Like most things, Databricks tend to be code-first - get it working in a techy, codey way, worry about putting a UI over the top later (if at all). If this is going to be the "citizen engineering" approach they push going forwards, it'll need a bit more polish, for sure! If you look at architecture approaches like data mesh, a lot of it is supported by democratising the tools & making it easier for the domain owners to engineer... which this is certainly heading towards.

@NM-xg7kd 3 жыл бұрын

@@AdvancingAnalytics I saw the recent Databricks vid on data mesh and yes interesting decentralised approach. Re data ownership though, I cannot see that flying in most organisations without some serious risk analysis, but like you say, this definitely lends itself to the methodology.

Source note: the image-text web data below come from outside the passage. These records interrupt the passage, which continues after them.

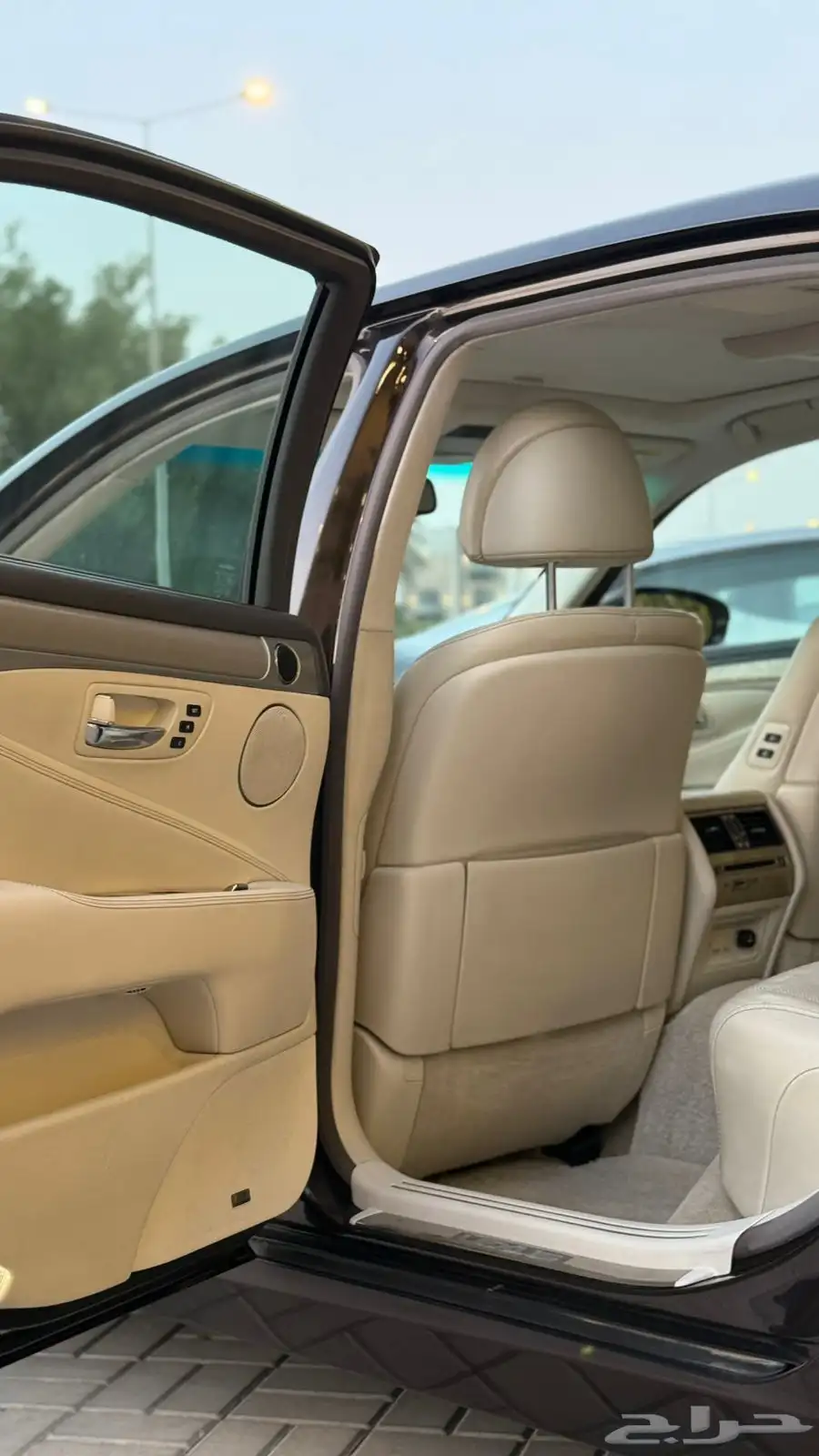 لكزس LS460 موديل 2015 نظيف جدا 14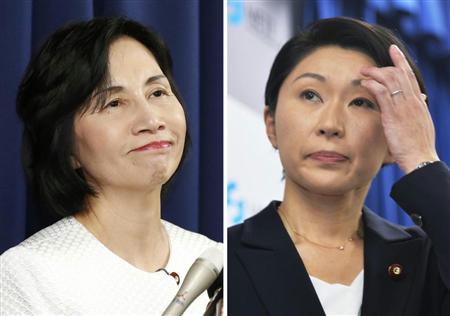 記者会見で法相辞任を表明する松島みどり氏（左）と経産相辞任を表明する小渕優子氏＝２０日、東京都千代田区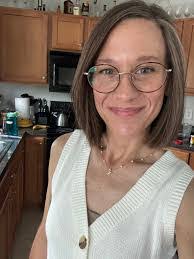 Melanie Mickelson's Instagram, Twitter & Facebook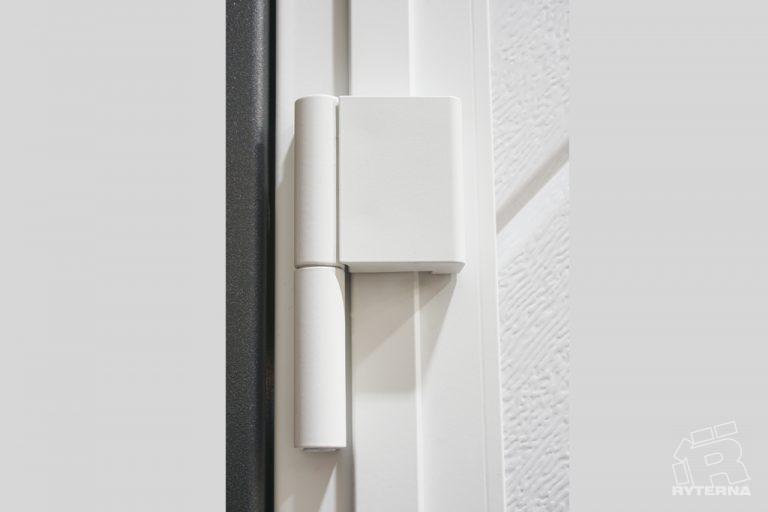 Puertas de garaje con bisagras laterales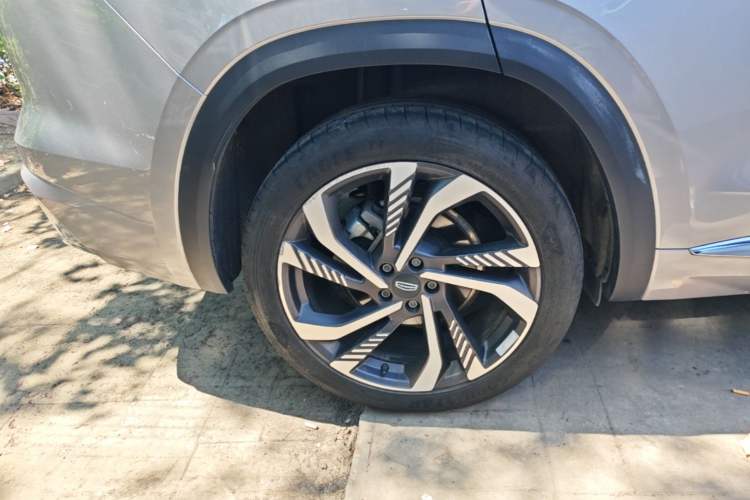 Used Geely Auto Monjaro L 2024 2.0TD High-Power Automatic Two-Wheel Drive Skyline Edition Right Rear Wheel Hub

@alexischicoine2072 3 жыл бұрын

I like your generic approach. Using the spark config might get a bit unwieldy when you start having a lot of steps in your pipeline. I think you could write this generic functionality in a python module you can import in your notebooks and have very simple notebooks that contain the pipeline configuration where you call the functions. Otherwise to support complex pipelines you'll end up having to create a complete pipeline definition language based on text parameters you supply as config? I could see that being worth it if you're trying to integrate this into some other tool where the config would come from but if you're working directly in Databricks as a data engineer I'm not sure what the advantage would be to define your pipelines in this format instead of using the language framework dlt provides.

@gamachu2000 3 жыл бұрын

Your absolutely right about creating a function. We just deploy two zone silver and bronze and we use a function with a for loop to iterate the config that has all information of our table. Works like a charm. I hope Simon could show that in his advancement of this video. Delta live doesn't support merge so our gold zone we went back to standard spark. There saying the merge feature is coming soon in dlt. Once that happens then everything will be dlt. We are also looking into cdc part of the dlt. Great video for the community Simon. Keep the great work.

@alexischicoine2072 3 жыл бұрын

@@gamachu2000 Ah yes I had the same issue with the merge and I don't think you can use forEachBatch either. Interesting to know the merge is coming.

@roozbehderakhshan2053 2 жыл бұрын

Interesting, just a quick question. Can the source of data instead of cloud storage be an streaming source (i.e. Kinesis or Kafka) CREATE INCREMENTAL LIVE TABLE customers COMMENT "The customers buying finished products, ingested from /databricks-datasets." TBLPROPERTIES ("myCompanyPipeline.quality" = "mapping") AS SELECT * FROM cloud_files("/databricks-datasets/retail-org/customers/", "csv"); can we do: CREATE INCREMENTAL LIVE TABLE customers COMMENT "The customers buying finished products, ingested from /databricks-datasets." TBLPROPERTIES ("myCompanyPipeline.quality" = "mapping") AS SELECT * FROM ******Kinesis;